Prompt = Write out the data below exactly as given, without any of its pictures.

Information =
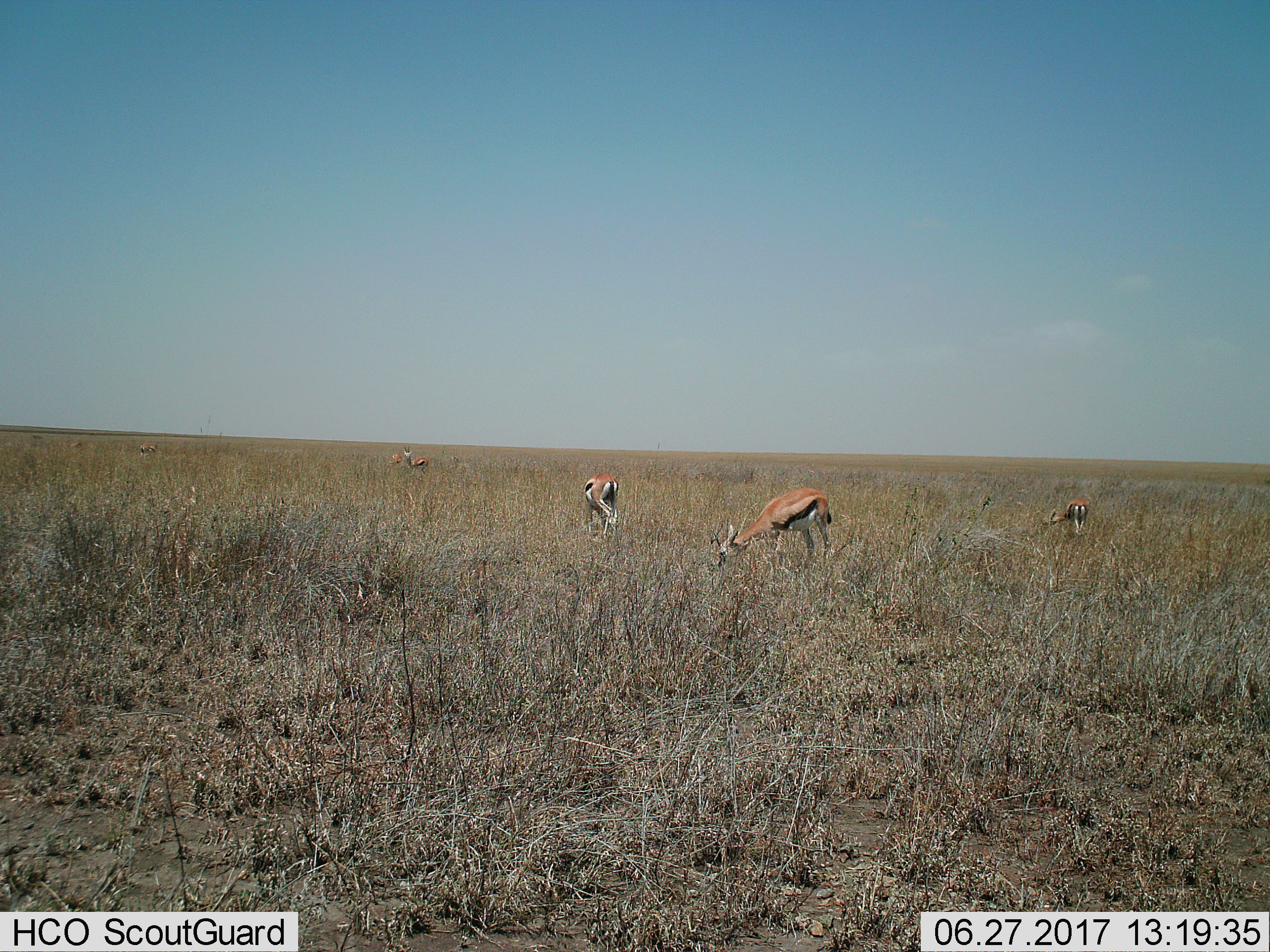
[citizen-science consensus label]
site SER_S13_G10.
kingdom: Animalia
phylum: Chordata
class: Mammalia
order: Artiodactyla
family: Bovidae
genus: Eudorcas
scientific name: Eudorcas thomsonii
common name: thomson's gazelle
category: gazellethomsons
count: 7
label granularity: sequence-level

Answer to this task =
[citizen-science consensus label]
site SER_S13_G10.
kingdom: Animalia
phylum: Chordata
class: Mammalia
order: Artiodactyla
family: Bovidae
genus: Eudorcas
scientific name: Eudorcas thomsonii
common name: thomson's gazelle
category: gazellethomsons
count: 7
label granularity: sequence-level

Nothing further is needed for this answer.